* _WORK INSTRUCTIONS_: In the records below, the lines between the one holding "PITTSBURGH, PA /" and the one holding "Exploziile de la", inclusive, are to be transcribed exactly; no pictures are to be included.

* _INFORMATION_:
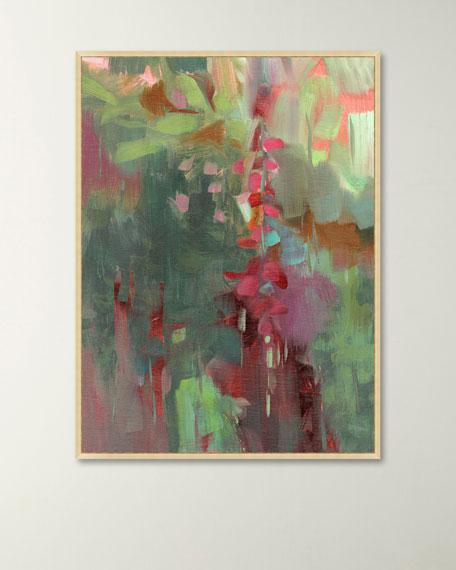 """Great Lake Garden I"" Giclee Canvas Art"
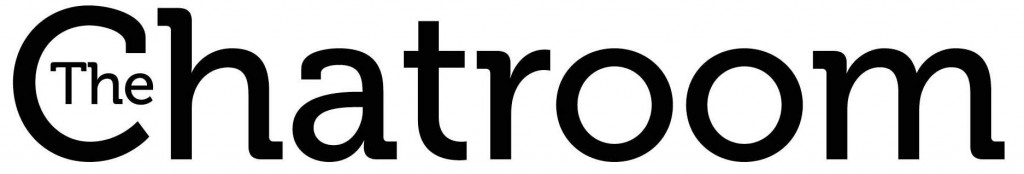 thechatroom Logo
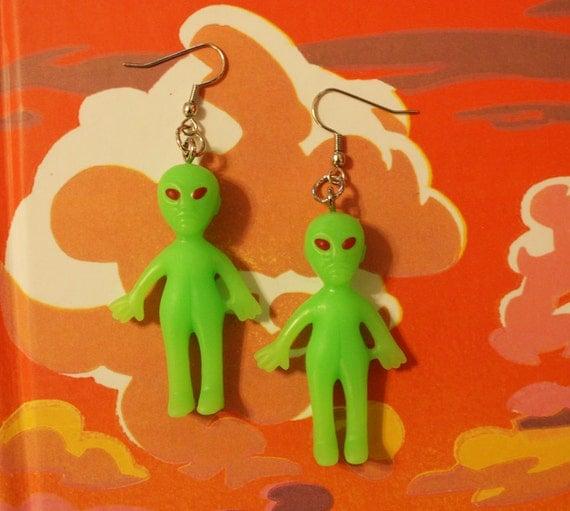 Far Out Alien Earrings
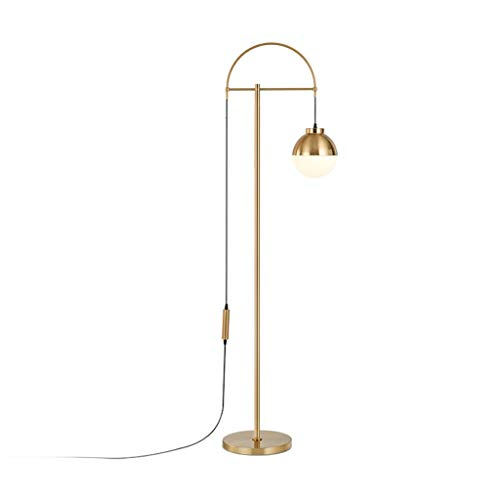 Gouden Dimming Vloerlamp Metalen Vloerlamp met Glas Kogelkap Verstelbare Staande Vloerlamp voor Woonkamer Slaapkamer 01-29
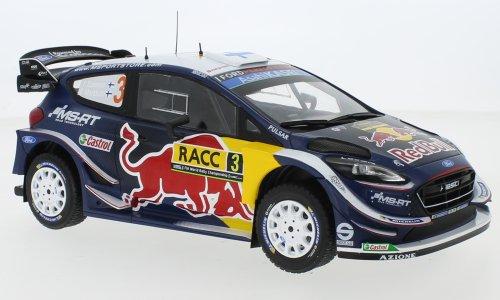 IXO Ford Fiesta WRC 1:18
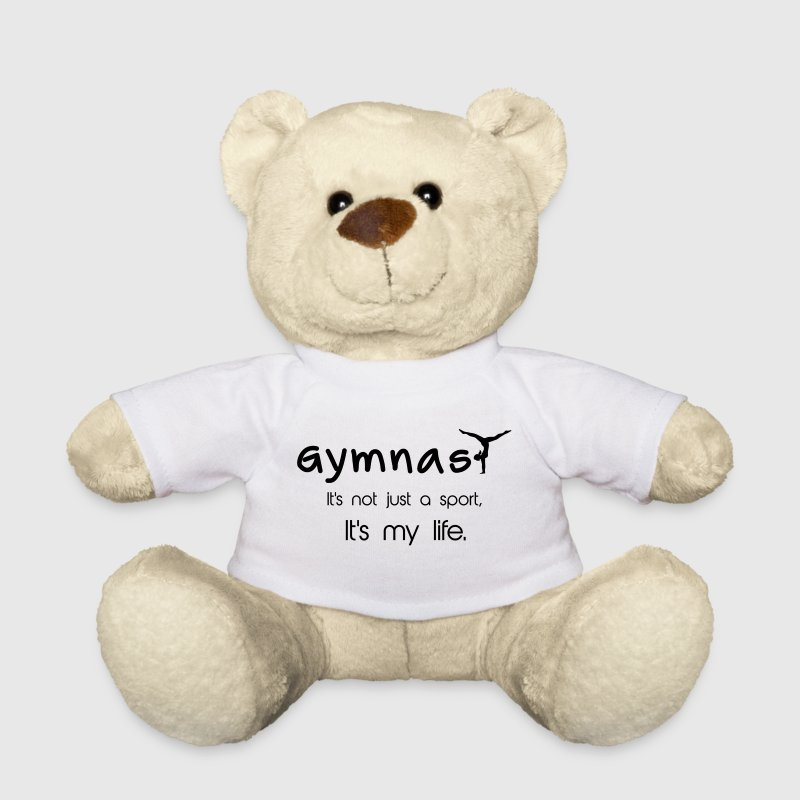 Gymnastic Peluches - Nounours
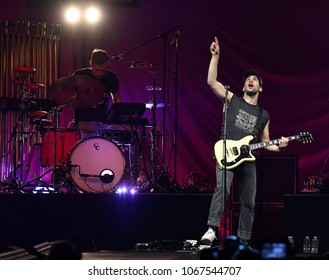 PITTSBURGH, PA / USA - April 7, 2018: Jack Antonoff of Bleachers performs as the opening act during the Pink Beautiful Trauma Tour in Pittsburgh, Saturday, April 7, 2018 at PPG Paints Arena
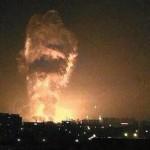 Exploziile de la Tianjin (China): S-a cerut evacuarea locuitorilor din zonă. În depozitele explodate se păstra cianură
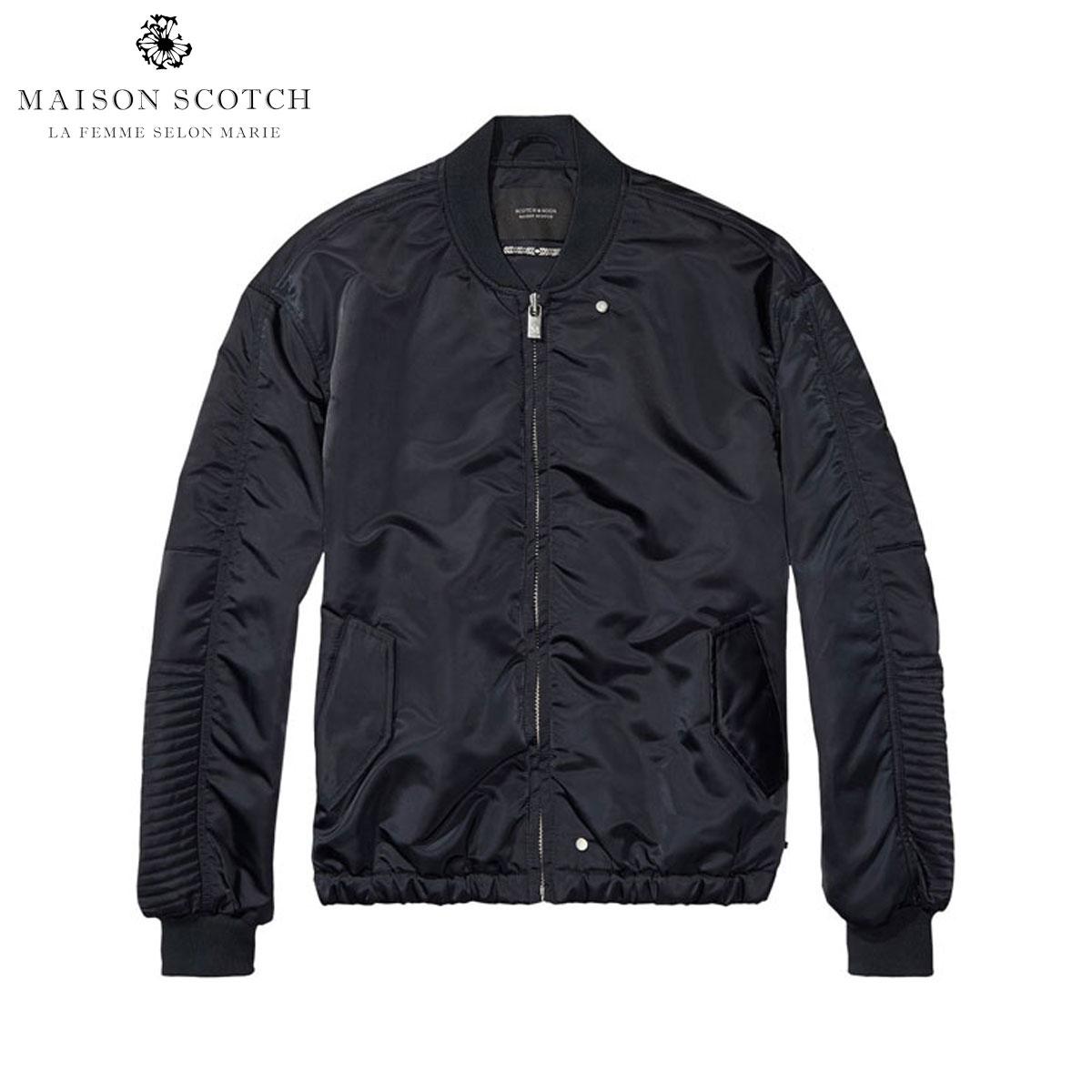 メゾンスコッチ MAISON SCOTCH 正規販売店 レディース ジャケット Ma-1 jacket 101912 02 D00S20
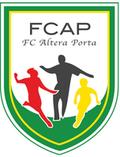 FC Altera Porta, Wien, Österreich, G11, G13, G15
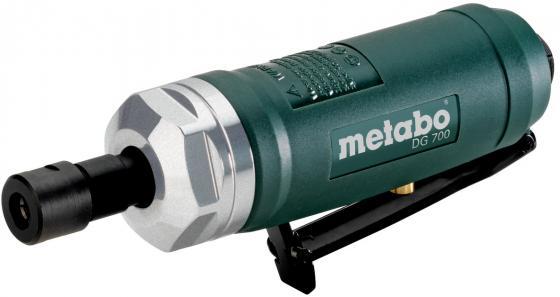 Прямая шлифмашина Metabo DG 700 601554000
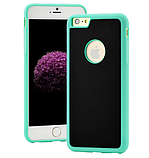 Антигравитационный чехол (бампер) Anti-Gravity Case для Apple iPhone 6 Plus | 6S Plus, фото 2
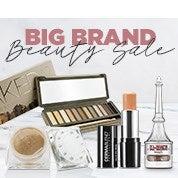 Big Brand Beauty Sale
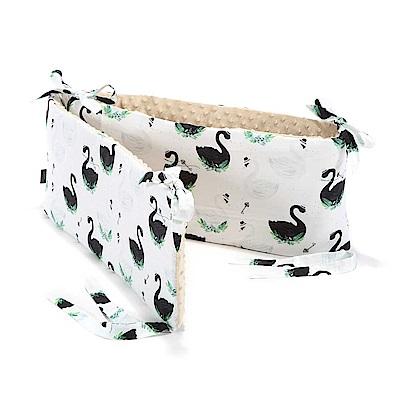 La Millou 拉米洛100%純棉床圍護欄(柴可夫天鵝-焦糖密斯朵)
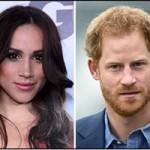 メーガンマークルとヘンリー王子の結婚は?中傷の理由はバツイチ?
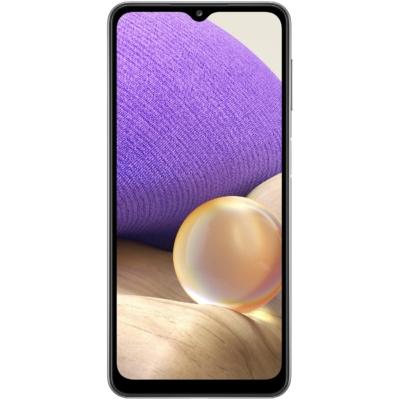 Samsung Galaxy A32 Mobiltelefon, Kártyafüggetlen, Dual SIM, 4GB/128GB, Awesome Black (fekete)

==

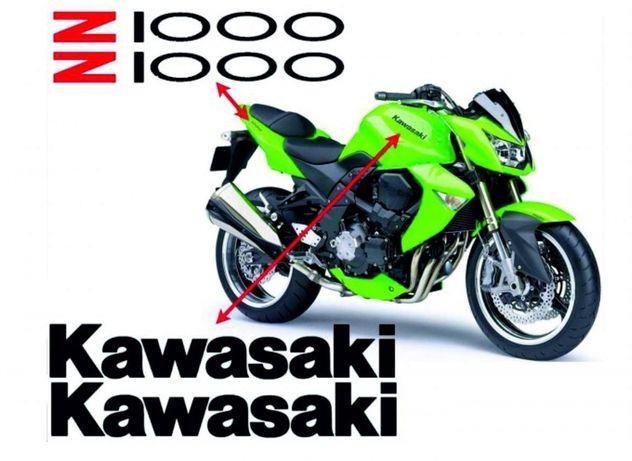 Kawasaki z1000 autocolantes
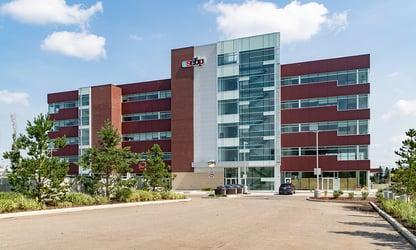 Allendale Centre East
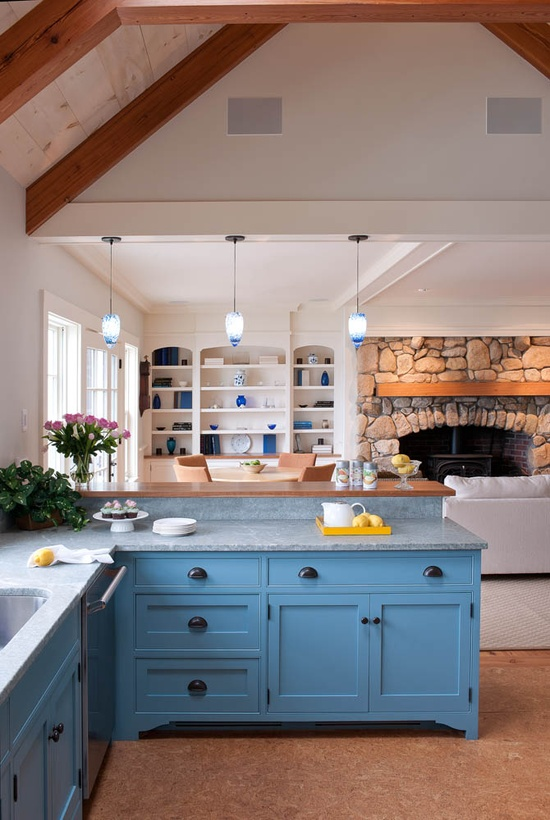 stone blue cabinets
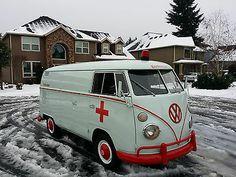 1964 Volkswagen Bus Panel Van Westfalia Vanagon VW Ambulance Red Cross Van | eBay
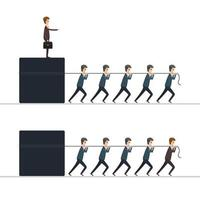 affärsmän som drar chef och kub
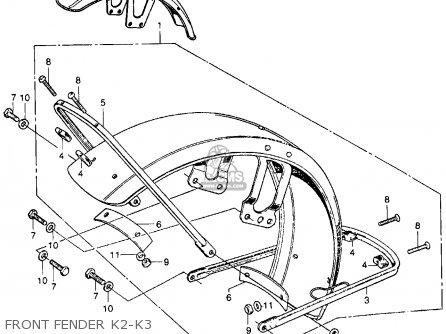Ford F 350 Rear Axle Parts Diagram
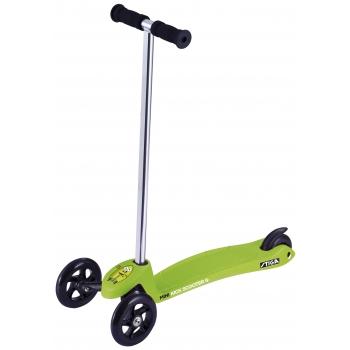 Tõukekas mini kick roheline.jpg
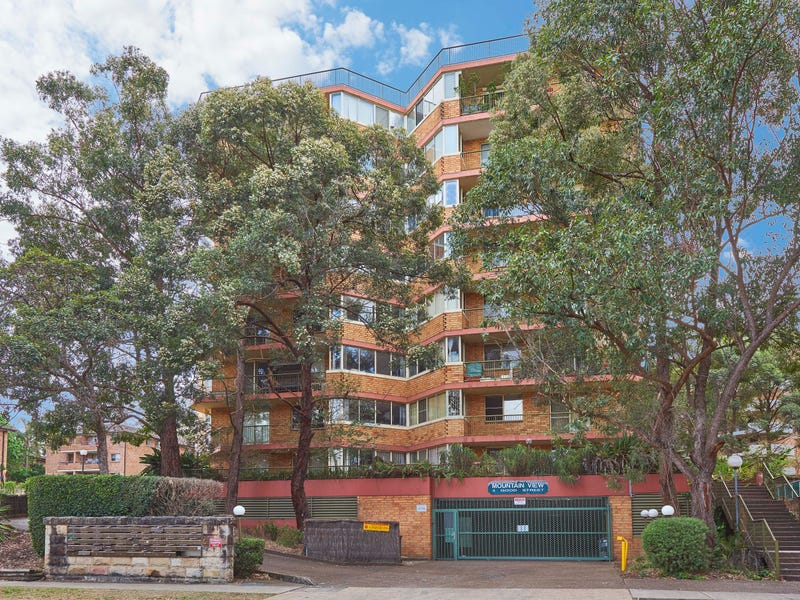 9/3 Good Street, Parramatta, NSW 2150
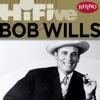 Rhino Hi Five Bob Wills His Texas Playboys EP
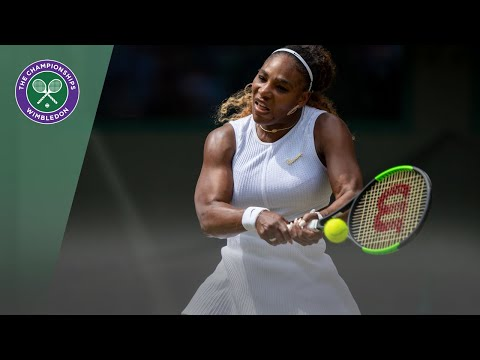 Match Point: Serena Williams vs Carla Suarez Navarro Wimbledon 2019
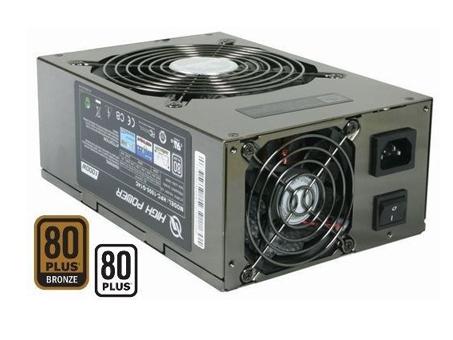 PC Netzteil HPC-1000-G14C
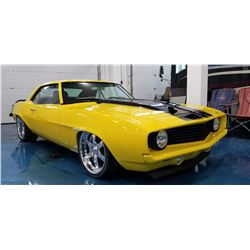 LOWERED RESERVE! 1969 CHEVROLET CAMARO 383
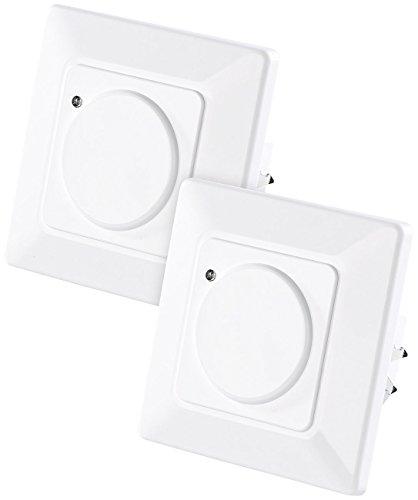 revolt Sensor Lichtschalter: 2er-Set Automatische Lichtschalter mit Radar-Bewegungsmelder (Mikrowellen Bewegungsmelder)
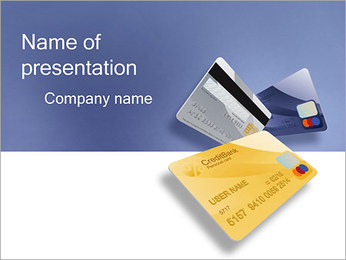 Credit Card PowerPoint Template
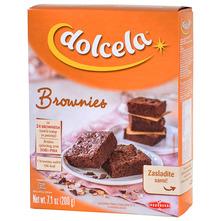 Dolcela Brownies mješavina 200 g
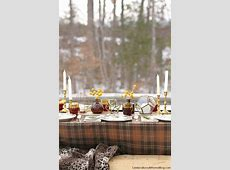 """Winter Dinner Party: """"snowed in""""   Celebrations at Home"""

* _SOLVED EXERCISE_:
 PITTSBURGH, PA / USA - April 7, 2018: Jack Antonoff of Bleachers performs as the opening act during the Pink Beautiful Trauma Tour in Pittsburgh, Saturday, April 7, 2018 at PPG Paints Arena
 Exploziile de la Tianjin (China): S-a cerut evacuarea locuitorilor din zonă. În depozitele explodate se păstra cianură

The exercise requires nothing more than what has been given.